To handle frequency shifts as high as 2 KHz, the pilot signal is bi-sected or divided into two segments (320a, 320b). One segment consists of four (4) pilot symbols, which would have an interval of 0.26667 ms and would barely satisfy the coherence interval for 2 KHz, but nonetheless maximizes the coherence accumulation gain. The other segment has 4 or fewer pilot symbols, with an interval less than or equal to 4 symbols (≦0.26667 ms) since in 3GPP the largest number of pilot symbols in a slot is 8. The pilot symbols within each segment are accumulated (320a, 320b) before the calculation of their corresponding L2-norms (330a, 330b).
Next, the L2-norms of the outputs from 320a and 320b are formed (330a and 330b). Assuming for example that the complex output signal is z=a+j*b, its L2-norm is given by L2(z)=a2+b2. The L2-norms of the accumulated pilot signal are further accumulated over a frame interval (340).
As shown in FIG. 3A, the binary mobility indicator 264 from FIG. 2 is used to decide whether a bisect segmentation is needed or not. This preserves the acquisition performance for lower or low mobility users, as lower or low mobility users would not require segmentation on the pilot signals in a slot, and therefore would retain higher coherent accumulation gain. Thus, binary mobility indicator information is used to improve multipath acquisition performance for high mobility users while retain the high performance gain from coherent pilot combining for low mobility users.

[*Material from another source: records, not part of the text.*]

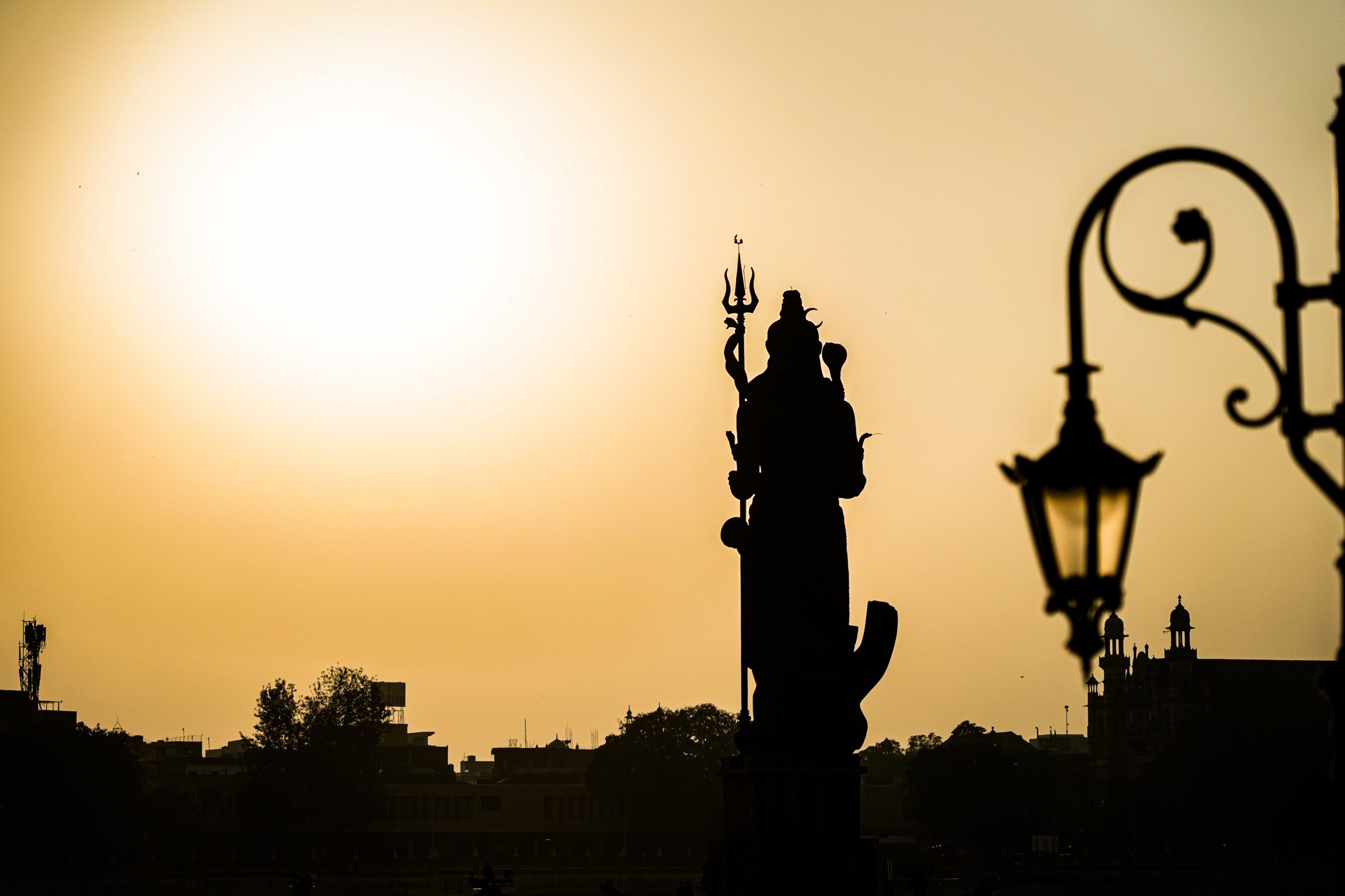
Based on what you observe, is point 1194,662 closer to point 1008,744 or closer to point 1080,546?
point 1008,744

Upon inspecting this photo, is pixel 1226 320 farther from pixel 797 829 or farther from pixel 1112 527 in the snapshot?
pixel 797 829

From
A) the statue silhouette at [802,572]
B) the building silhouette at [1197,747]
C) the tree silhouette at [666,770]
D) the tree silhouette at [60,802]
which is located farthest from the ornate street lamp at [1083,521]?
the tree silhouette at [666,770]

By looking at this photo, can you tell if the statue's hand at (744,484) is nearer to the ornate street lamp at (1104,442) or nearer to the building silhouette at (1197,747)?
the ornate street lamp at (1104,442)

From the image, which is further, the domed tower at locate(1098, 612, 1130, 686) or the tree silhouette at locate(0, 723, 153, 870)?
the domed tower at locate(1098, 612, 1130, 686)

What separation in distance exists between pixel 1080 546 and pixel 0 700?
137m

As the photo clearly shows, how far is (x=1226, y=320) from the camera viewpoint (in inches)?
344

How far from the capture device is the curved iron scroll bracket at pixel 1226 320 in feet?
28.5

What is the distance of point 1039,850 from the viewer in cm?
12725

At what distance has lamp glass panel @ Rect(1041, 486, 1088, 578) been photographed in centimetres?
812

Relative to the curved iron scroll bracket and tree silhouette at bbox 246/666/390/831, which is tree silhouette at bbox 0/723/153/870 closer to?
tree silhouette at bbox 246/666/390/831

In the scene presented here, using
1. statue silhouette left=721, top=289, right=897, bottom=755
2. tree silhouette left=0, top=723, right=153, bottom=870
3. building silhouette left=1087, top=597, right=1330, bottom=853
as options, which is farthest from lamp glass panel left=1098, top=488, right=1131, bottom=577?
tree silhouette left=0, top=723, right=153, bottom=870

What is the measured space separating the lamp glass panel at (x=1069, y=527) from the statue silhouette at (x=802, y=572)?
71.9ft

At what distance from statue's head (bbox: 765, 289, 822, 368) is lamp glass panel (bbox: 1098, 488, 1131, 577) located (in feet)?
74.8

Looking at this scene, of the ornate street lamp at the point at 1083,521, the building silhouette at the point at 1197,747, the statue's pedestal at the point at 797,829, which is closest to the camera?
the ornate street lamp at the point at 1083,521
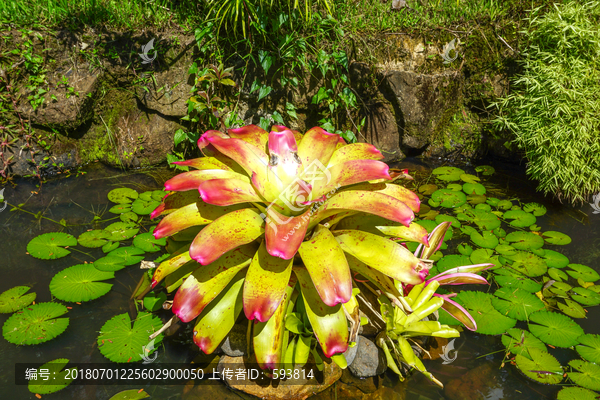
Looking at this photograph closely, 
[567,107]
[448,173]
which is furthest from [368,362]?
[567,107]

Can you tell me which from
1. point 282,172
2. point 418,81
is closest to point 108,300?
point 282,172

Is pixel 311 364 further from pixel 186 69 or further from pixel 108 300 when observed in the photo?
pixel 186 69

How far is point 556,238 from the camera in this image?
2492 millimetres

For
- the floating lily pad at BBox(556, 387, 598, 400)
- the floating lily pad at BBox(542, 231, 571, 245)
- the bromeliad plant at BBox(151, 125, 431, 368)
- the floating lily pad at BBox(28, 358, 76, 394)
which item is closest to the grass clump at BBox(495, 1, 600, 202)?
the floating lily pad at BBox(542, 231, 571, 245)

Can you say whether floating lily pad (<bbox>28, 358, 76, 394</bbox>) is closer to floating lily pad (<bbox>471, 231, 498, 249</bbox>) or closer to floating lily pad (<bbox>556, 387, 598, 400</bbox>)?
floating lily pad (<bbox>556, 387, 598, 400</bbox>)

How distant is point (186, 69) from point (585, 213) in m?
3.53

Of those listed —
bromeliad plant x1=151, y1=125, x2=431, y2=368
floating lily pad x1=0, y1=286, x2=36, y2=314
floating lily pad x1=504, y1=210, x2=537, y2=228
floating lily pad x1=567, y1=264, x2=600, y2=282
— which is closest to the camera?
bromeliad plant x1=151, y1=125, x2=431, y2=368

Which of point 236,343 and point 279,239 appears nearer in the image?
point 279,239

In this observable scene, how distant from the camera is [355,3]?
3719 millimetres

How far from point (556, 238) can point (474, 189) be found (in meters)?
0.70

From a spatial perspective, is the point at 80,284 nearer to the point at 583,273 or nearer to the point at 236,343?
the point at 236,343

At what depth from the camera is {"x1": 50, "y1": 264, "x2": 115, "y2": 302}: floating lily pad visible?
78.5 inches

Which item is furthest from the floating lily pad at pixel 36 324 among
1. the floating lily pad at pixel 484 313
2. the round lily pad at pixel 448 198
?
the round lily pad at pixel 448 198

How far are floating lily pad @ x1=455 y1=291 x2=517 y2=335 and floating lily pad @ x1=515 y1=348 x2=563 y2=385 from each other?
0.49ft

In addition to the pilot signal processing at 320a/b and 330a/b, three additional processing block groups are included for processing control information such as output symbols corresponding to TFCI bits (322 and 332), FBI bits (342 and 334) and TPC bits (at 326 and 336).
As TFCI and FBI control bits in a given slot are unknown to the Node-B, output symbols corresponding to these control bits cannot be accumulated (see 332 and 334) prior to the L2-norm calculations at 322 and 332. Otherwise, the signals may cancel one another due to opposite-polarity signs of the symbols. On the other hand, the Node-B knows that if there are multiple TPC bits in one slot, they have to be identical.
Therefore, the output symbols corresponding to the TPC bit(s) in a slot are accumulated (326) prior to being subject to the L2-norm calculation (336), in the same way as the pilot symbols are processed. The L2-norms of the accumulated TFCI, FBI and TPC symbols are further accumulated over the frame interval (340). Since additional energy is collected, the probability that new paths are discovered and existing paths are maintained is increased. Equivalently, to maintain the same probability of detection and or maintain the paths, the UE now can transmit as a lower power level, therefore reducing interference to other users in the cell. The resultant output is the DPCCH frame energy (350).
Referring to FIG. 3B, the DPCCH frame energy for each hypothesis (355) is compared with a fixed pre-defined or given threshold (365). Hypotheses with DPCCH frame energy surpassing the threshold (output of 365 is ‘YES’) are reported (375) to the existing and new paths management block 270 in FIG. 2 for further processing.
The multipath acquisition process flow described in the '064 application, while configured to more efficiently handle high mobility UEs, uses only the DPCCH signal energy to detect the propagation paths.